Identification of these different groups can help predict the most effective and safe intervention for individual patients. Furthermore, by understanding the underlying mechanisms that cause these differences, researchers can develop new interventions for those groups whose needs are currently not well met.
Molecular pathology is a major tool in personalised medicine. Small samples of blood or tissue are taken from the patient and analysed for levels of molecules, such as proteins and DNA. Combining these results with other information, such as imaging and clinical data, enables the precise subdivision of patients.
The Newcastle Proximity Laboratory is a collaboration between Newcastle University and Newcastle Hospitals NHS Foundation Trust. It will focus on developing new tests for rare and chronic diseases and experts will also be involved in training the next generation of molecular pathologists who will be vital in the delivery of precision medicine.
Specialists in the School of Electrical and Electronic Engineering at Newcastle University will also help to develop ways of handling small samples and develop techniques for improving the accuracy of surgery for patients with cancer.
Professor Andy Hall (pictured) is Associate Dean of Bioresources at Newcastle University and Honorary Consultant in Experimental Haematology at Newcastle Hospitals NHS Foundation Trust.
He said: "Funding for our Proximity Laboratory is a major boost for research in Newcastle University and the Newcastle Hospitals NHS Foundation Trust. It will enable us to speed up the introduction of new ways of diagnosing and treating a wide range of diseases and help us to develop a workforce with the skills to unlock the full potential of our discoveries."
Last year, the MRC produced a report that warned that, while UK investment in personalised medicine has reached nearly £200 million in the last four years, the UK capacity for molecular pathology needed to be increased in order to capture the potential patient and economic benefits its offers.
To support molecular pathology, the MRC and EPSRC have supported six projects led by the universities of Newcastle, Edinburgh, Glasgow, Leicester, Manchester, and Nottingham. Each scheme brings researchers, clinicians and industry together to develop molecular diagnostic tools, focusing on disease areas such as cancer, respiratory diseases, digestive disease, infections, rheumatoid arthritis, psoriasis and lupus.
The universities are collaborating with 20 industrial partners, including leading diagnostic companies.
Minister for Life Sciences, George Freeman, has welcomed the initiative.
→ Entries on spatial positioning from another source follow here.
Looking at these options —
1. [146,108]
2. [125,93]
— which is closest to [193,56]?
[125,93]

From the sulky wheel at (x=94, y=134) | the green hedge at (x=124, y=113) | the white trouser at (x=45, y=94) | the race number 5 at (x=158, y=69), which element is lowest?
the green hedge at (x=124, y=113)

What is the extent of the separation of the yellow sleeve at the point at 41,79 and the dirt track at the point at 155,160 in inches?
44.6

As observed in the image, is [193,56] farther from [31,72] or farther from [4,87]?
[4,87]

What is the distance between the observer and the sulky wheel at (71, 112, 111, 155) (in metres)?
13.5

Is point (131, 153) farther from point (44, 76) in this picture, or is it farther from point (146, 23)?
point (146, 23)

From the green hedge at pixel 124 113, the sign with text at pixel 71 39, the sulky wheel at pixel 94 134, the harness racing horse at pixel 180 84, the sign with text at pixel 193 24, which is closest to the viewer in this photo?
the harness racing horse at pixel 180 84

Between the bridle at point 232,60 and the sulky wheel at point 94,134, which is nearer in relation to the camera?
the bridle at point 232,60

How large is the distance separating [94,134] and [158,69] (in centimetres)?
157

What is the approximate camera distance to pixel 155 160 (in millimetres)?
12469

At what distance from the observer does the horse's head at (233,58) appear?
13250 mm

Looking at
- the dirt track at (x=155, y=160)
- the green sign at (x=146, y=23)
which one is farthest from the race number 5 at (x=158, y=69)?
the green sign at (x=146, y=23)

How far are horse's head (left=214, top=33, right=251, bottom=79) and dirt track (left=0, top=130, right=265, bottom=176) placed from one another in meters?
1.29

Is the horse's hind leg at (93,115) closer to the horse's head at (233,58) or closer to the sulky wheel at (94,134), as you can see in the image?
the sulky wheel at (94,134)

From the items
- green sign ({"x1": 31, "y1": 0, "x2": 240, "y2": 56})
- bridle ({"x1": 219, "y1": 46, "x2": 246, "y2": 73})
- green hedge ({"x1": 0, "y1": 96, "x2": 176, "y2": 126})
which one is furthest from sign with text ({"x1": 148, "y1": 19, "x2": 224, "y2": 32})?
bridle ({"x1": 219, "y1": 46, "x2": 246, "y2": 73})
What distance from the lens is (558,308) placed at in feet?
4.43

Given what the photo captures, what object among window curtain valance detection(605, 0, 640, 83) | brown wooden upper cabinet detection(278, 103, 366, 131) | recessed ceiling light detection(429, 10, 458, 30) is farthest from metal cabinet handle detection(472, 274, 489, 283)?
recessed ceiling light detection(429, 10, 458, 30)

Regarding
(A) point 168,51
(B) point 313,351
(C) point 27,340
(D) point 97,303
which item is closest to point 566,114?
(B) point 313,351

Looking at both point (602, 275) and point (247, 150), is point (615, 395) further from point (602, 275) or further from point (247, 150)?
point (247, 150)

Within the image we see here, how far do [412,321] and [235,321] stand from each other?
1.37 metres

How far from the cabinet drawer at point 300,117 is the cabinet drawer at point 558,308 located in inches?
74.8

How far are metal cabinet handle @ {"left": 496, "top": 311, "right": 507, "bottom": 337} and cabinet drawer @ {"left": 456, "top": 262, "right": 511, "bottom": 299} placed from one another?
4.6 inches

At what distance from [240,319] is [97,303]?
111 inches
He said: “Advances in medical genetics and the use of data are making it possible to design a new generation of 'Stratified' or 'Precision' medicines which work more effectively, with fewer side-effects, in more targeted groups of patients. In cancer this is leading to personally-tailored therapies.
"As an integrated healthcare system underpinned by our £1billion per annum National Institute for Health Research expenditure, the NHS is perfectly placed to pioneer this field. This £16 million investment will enhance our UK-wide capability to deliver 21st Century diagnostics and complement initiatives such as the Precision Medicine Catapult Centre to make sure that ground-breaking medicines and technologies are adopted by the NHS and delivered to patients as quickly as possible.”
Professor Sir John Savill, Chief Executive at the MRC, says precision medicine is critical for selecting the right treatment for the right patient.
He added: "Being able to precisely target a treatment means maximum benefit for the patient – they receive a treatment that works for them and with fewer unpleasant side-effects. But it also delivers economic benefit because money and time are not wasted on ineffective treatments.”